The men obeyed … to a point. If the Germans were pulling back on their own, a sensible Red Army soldier didn’t want to stick his neck out too far. Like a careless turtle, he might lose his head. Yes, the Nazis could wind up in a stronger position that would have to get cleared out next week. But next week lay a million years away, and it could damn well take care of itself.
CHAPTER 13
The Block Island’s launch put-putted toward Tern Island. A strong swell was running down from the north. Pete McGill had always had a pretty strong stomach. He’d been seasick a couple of times, but only a couple. Now, gulping, he wondered whether this would make one more.
Another Marine from the escort carrier leaned over the gunwale and noisily fed the fish. That did nothing to calm Pete’s queasy insides. “Take it easy, boys,” said the potbellied CPO at the rudder. “We’ll be there in a few minutes.” His cheeks were still bright pink. By the way he looked and sounded, he would have been happy as a clam if King Neptune and Davy Jones started playing ping-pong with the launch.

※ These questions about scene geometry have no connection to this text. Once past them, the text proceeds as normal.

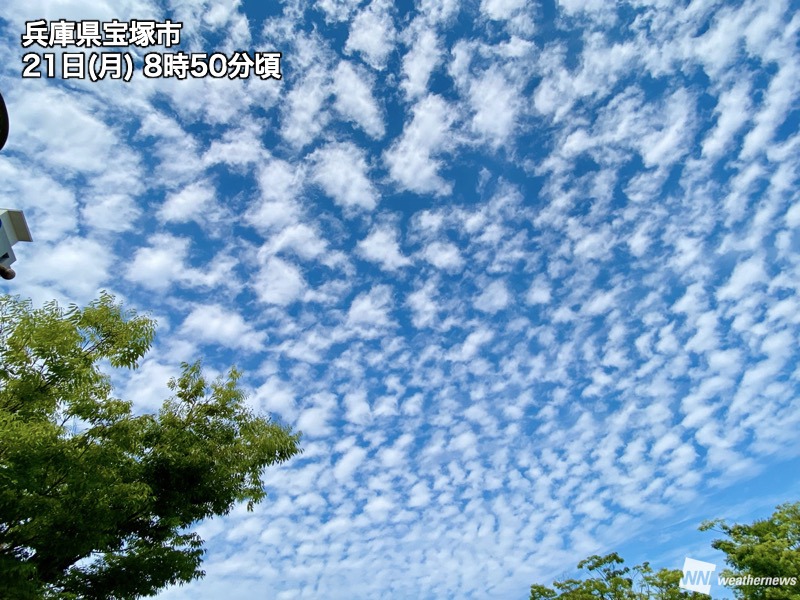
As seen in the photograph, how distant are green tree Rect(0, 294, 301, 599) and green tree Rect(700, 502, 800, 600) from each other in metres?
15.7

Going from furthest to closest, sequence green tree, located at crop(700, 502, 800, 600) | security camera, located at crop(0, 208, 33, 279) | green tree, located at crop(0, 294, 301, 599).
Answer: green tree, located at crop(700, 502, 800, 600) → security camera, located at crop(0, 208, 33, 279) → green tree, located at crop(0, 294, 301, 599)

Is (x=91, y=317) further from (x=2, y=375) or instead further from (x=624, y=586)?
(x=624, y=586)

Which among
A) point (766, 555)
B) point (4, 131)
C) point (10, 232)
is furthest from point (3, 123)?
point (766, 555)

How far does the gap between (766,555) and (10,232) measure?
904 inches

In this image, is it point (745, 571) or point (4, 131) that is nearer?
point (4, 131)

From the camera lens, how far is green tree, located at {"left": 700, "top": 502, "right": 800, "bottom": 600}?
14.0 m

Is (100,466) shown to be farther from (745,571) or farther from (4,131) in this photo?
(745,571)

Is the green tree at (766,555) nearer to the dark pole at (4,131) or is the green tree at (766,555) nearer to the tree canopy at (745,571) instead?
the tree canopy at (745,571)

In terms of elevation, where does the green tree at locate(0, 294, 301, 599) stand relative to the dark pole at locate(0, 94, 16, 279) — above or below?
below

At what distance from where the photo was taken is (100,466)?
7.14 m

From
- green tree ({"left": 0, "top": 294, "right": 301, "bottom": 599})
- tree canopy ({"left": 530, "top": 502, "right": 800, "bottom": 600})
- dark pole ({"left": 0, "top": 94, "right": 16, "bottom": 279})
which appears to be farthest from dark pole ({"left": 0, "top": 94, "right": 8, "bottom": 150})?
tree canopy ({"left": 530, "top": 502, "right": 800, "bottom": 600})

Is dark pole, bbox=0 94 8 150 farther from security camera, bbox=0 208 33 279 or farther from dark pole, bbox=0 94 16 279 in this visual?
security camera, bbox=0 208 33 279

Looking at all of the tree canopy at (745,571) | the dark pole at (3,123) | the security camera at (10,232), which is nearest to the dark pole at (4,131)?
the dark pole at (3,123)

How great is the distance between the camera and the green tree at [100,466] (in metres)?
6.59
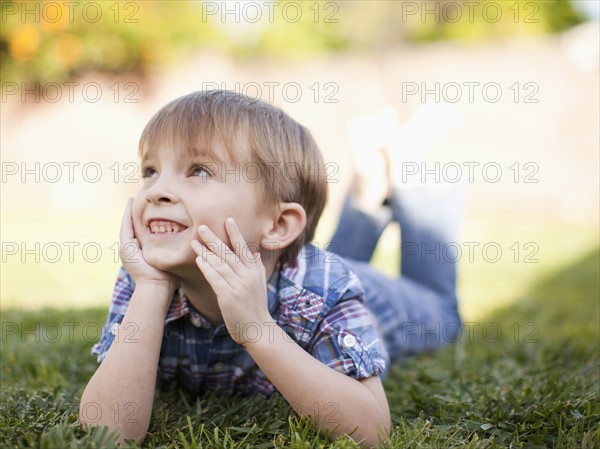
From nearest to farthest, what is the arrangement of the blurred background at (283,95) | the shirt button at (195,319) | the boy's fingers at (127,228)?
the boy's fingers at (127,228)
the shirt button at (195,319)
the blurred background at (283,95)

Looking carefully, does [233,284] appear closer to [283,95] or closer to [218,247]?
[218,247]

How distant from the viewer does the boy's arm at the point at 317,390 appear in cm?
132

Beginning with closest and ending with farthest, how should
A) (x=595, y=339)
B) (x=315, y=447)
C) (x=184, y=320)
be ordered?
1. (x=315, y=447)
2. (x=184, y=320)
3. (x=595, y=339)

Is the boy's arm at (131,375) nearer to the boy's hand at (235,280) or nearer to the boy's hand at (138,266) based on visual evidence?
the boy's hand at (138,266)

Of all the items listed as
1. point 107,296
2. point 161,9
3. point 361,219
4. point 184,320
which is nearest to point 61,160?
point 161,9

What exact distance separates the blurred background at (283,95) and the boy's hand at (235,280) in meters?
4.80

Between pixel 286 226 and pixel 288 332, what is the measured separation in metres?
0.26

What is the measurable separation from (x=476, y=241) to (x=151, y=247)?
4.84 m

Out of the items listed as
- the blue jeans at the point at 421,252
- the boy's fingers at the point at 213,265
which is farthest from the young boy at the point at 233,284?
the blue jeans at the point at 421,252

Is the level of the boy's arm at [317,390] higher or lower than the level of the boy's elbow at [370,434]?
higher

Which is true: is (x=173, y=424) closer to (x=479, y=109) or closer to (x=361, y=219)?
(x=361, y=219)

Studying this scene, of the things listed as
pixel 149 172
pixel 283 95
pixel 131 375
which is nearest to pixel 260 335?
pixel 131 375

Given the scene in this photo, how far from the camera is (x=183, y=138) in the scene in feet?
4.80

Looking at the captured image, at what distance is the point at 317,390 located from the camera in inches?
52.2
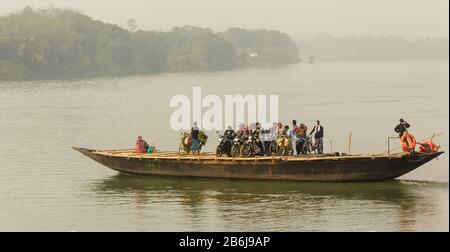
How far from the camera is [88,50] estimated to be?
485ft

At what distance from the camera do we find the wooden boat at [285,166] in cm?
3170

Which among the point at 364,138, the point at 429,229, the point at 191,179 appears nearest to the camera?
the point at 429,229

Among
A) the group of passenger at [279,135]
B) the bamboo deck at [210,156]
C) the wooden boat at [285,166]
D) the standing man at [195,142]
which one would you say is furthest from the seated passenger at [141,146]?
the group of passenger at [279,135]

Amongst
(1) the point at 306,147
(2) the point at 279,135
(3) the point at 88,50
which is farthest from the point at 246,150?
(3) the point at 88,50

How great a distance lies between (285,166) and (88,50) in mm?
118225

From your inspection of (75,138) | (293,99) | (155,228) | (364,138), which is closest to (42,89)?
(293,99)

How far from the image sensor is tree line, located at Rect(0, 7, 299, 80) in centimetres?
12900

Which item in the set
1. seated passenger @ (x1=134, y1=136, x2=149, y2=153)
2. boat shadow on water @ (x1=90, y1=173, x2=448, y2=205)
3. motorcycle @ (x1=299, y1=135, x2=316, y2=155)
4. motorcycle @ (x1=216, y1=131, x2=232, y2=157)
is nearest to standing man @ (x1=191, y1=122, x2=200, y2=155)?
boat shadow on water @ (x1=90, y1=173, x2=448, y2=205)

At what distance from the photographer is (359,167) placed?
105 ft

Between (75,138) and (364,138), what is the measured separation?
1534cm

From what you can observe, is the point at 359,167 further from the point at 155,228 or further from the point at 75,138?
the point at 75,138

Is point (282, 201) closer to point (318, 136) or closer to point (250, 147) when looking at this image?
point (250, 147)

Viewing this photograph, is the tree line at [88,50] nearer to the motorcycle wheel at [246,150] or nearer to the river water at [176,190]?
the river water at [176,190]

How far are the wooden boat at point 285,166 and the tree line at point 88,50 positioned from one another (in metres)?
88.8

A stubby pier stuck out from the end of the runway the Seabees had built on Tern Island. The launch put in alongside it. Sailors helped the leathernecks scramble out of the launch and up onto the planking. The Marine who’d puked got down on his hands and knees and kissed the creosoted wood. Pete didn’t go that far, but he knew how the poor guy felt.
At the end of the runway, a flock of C-47s crouched under camouflage netting. More Gooney Birds circled overhead. They’d land for refueling as soon as the first bunch took off. More Marines would file into them. Then they’d get airborne again, too.
Pete ducked his head as he climbed into the plane to which a sailor with a clipboard beckoned him. He took his seat with his back against the C-47’s aluminum skin. He’d be fifth in the drop order. Good, he thought. Not long to wait once the jumping starts. Not long to think about anything.
Not long once the jumping started. But Tern Island was still two or three hours away from Midway. Till the jump light started going green, he’d have plenty of time to brood about this, that, and the other thing. He figured he’d come up with more ways for this operation to get fubar’d than the Japs ever could.